Basal juga menyerukan kepada para pemimpin dunia—khususnya negara-negara Arab, parlemen Eropa, dan tokoh agama—untuk mengambil tindakan nyata, bukan sekadar mengeluarkan pernyataan.
Dukungan meluas
Aksi Basal mendapat dukungan dari sejumlah tokoh dan jurnalis di kawasan Arab. Mantan Presiden Tunisia, Moncef Marzouki, pada Senin (21/7) mengumumkan partisipasinya dalam mogok makan simbolik lewat akun media sosial X.
“Saya berkomitmen menjalani mogok makan simbolik hari ini sebagai bentuk solidaritas dengan saudara-saudara kita di Gaza,” tulis Marzouki.
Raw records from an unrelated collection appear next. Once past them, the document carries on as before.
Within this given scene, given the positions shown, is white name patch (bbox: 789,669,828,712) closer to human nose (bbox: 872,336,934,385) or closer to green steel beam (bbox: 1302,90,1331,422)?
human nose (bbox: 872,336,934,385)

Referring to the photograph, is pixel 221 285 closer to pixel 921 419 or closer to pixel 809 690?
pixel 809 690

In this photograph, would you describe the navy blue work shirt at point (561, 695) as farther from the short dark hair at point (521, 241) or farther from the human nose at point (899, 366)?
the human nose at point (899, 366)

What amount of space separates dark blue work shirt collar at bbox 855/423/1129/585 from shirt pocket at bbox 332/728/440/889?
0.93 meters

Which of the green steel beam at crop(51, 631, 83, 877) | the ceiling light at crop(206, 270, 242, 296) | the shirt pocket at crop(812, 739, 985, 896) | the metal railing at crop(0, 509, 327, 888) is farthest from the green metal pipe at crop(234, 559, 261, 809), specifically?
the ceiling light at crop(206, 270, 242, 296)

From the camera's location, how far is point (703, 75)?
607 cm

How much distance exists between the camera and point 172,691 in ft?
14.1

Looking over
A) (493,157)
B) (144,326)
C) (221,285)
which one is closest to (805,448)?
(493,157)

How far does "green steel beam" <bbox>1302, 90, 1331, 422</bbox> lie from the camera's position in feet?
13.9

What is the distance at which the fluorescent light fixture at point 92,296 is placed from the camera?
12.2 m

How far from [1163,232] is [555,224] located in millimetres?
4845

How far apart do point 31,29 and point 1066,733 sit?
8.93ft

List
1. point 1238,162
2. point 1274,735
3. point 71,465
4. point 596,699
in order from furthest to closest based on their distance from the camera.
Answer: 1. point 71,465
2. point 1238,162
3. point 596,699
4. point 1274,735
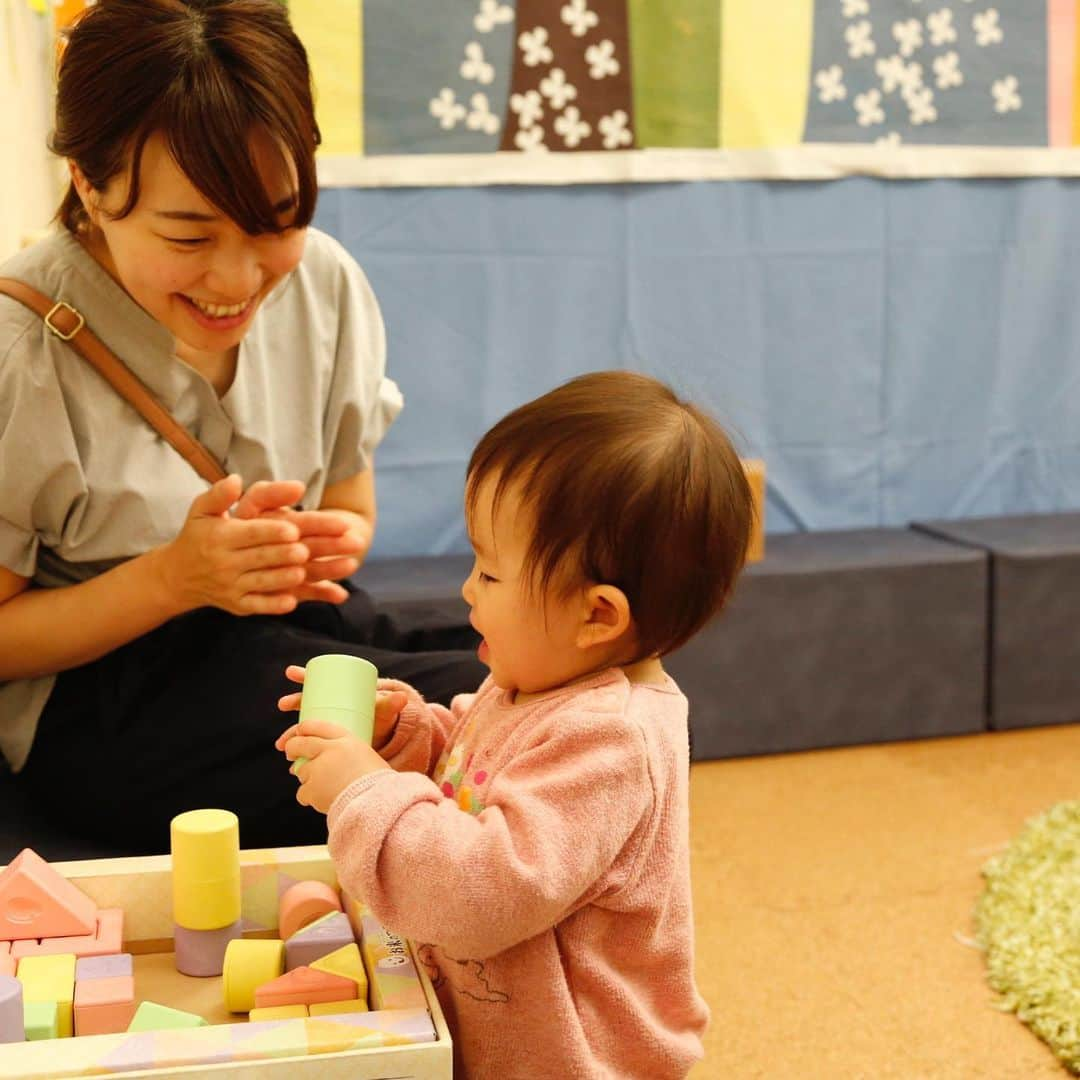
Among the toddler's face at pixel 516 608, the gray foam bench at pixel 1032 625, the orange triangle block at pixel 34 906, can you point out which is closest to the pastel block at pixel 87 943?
the orange triangle block at pixel 34 906

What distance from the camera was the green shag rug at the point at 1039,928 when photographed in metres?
1.63

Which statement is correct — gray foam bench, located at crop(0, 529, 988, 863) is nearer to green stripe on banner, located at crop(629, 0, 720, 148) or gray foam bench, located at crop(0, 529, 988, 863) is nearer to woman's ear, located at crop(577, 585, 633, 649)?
green stripe on banner, located at crop(629, 0, 720, 148)

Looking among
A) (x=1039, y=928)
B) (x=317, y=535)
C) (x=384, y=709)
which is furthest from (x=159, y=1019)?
(x=1039, y=928)

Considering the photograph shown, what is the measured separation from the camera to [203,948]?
105cm

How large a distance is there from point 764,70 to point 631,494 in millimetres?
1815

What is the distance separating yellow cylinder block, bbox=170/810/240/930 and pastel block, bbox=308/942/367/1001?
0.09 m

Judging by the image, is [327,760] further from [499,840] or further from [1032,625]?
[1032,625]

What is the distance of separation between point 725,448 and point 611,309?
5.38 ft

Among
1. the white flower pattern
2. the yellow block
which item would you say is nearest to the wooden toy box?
the yellow block

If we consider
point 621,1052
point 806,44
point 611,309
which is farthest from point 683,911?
point 806,44

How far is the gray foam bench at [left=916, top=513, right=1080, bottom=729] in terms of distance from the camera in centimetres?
258

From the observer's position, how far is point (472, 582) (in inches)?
38.6

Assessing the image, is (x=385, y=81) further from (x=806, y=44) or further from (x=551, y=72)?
(x=806, y=44)

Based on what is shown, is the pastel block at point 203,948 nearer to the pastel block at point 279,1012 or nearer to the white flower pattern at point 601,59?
the pastel block at point 279,1012
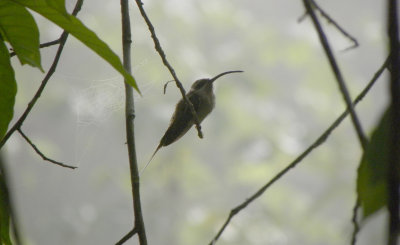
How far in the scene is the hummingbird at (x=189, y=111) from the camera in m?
0.87

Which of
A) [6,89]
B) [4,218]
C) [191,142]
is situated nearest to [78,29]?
[6,89]

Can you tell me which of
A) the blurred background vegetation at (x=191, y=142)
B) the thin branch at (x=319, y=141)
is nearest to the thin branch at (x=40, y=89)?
the thin branch at (x=319, y=141)

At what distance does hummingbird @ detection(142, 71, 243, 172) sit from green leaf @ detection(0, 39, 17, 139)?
0.84 feet

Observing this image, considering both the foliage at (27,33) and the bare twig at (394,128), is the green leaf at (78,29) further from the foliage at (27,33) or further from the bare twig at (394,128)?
the bare twig at (394,128)

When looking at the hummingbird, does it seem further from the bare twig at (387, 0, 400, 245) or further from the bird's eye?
the bare twig at (387, 0, 400, 245)

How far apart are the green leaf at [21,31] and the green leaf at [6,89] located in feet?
0.06

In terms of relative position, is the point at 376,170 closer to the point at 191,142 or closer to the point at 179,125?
the point at 179,125

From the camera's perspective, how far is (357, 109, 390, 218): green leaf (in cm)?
41

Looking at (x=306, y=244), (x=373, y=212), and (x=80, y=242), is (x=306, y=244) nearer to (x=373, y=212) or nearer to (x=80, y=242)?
(x=80, y=242)

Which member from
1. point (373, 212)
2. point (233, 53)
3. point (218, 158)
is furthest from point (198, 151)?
point (373, 212)

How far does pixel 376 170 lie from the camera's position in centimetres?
41

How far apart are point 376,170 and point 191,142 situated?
5.94 metres

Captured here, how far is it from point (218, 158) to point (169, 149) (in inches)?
96.7

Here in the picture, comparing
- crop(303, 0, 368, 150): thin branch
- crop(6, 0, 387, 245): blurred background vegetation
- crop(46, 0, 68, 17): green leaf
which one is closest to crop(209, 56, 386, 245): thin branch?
crop(303, 0, 368, 150): thin branch
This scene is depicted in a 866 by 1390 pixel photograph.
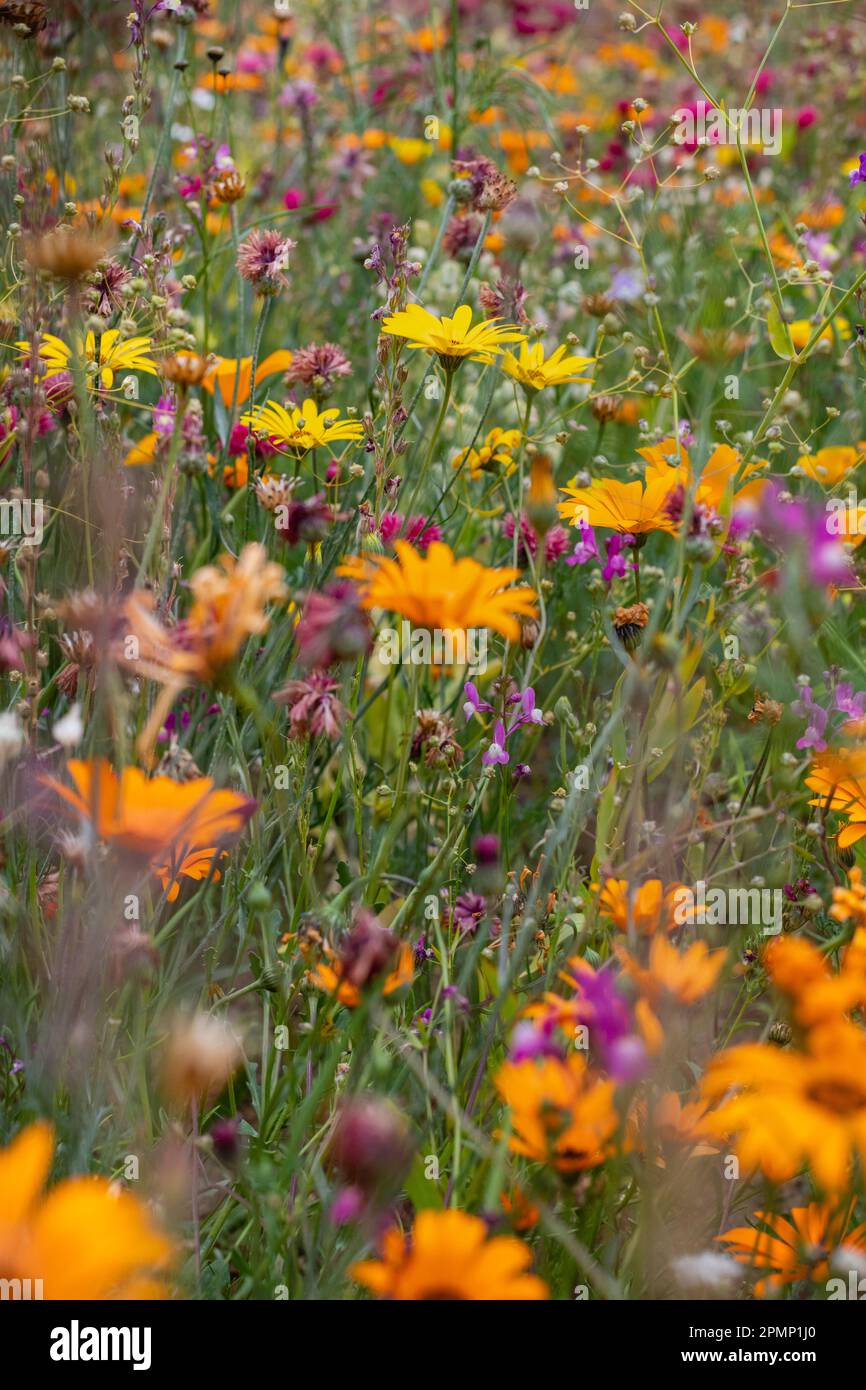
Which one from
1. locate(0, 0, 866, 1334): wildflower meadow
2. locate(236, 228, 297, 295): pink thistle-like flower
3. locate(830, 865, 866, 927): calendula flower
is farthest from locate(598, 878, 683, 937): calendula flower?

Dukungan serupa disampaikan jurnalis Tunisia, Bassam Bounni, yang memulai aksi mogok makan pada hari yang sama. Dalam unggahan di Facebook, ia menyatakan aksi tersebut sebagai protes atas penggunaan kelaparan sebagai alat tekanan dan militerisasi distribusi bantuan.
Bounni mengajak masyarakat luas untuk mengikuti kampanye ini dan mempopulerkan tagar #hungerstrikeforgaza guna menarik perhatian global.
Sejumlah pengguna media sosial turut menyatakan dukungannya terhadap gerakan tersebut pada hari Senin.
Sementara itu, Komite Internasional untuk Mengakhiri Blokade Gaza menyerukan aksi mogok makan global dan unjuk rasa pada Selasa (22/7), yang mereka sebut sebagai “Selasa Kemarahan”, di depan kedutaan besar AS dan Israel di berbagai negara.
Kondisi Gizi makin memprihatinkan
Aksi solidaritas ini muncul di tengah meningkatnya krisis kelaparan di Gaza yang berada di bawah blokade ketat sejak Maret 2024. Kementerian Kesehatan Gaza menyebutkan bahwa 86 warga Palestina—sebagian besar anak-anak—meninggal dunia akibat kelaparan sejak Oktober 2023.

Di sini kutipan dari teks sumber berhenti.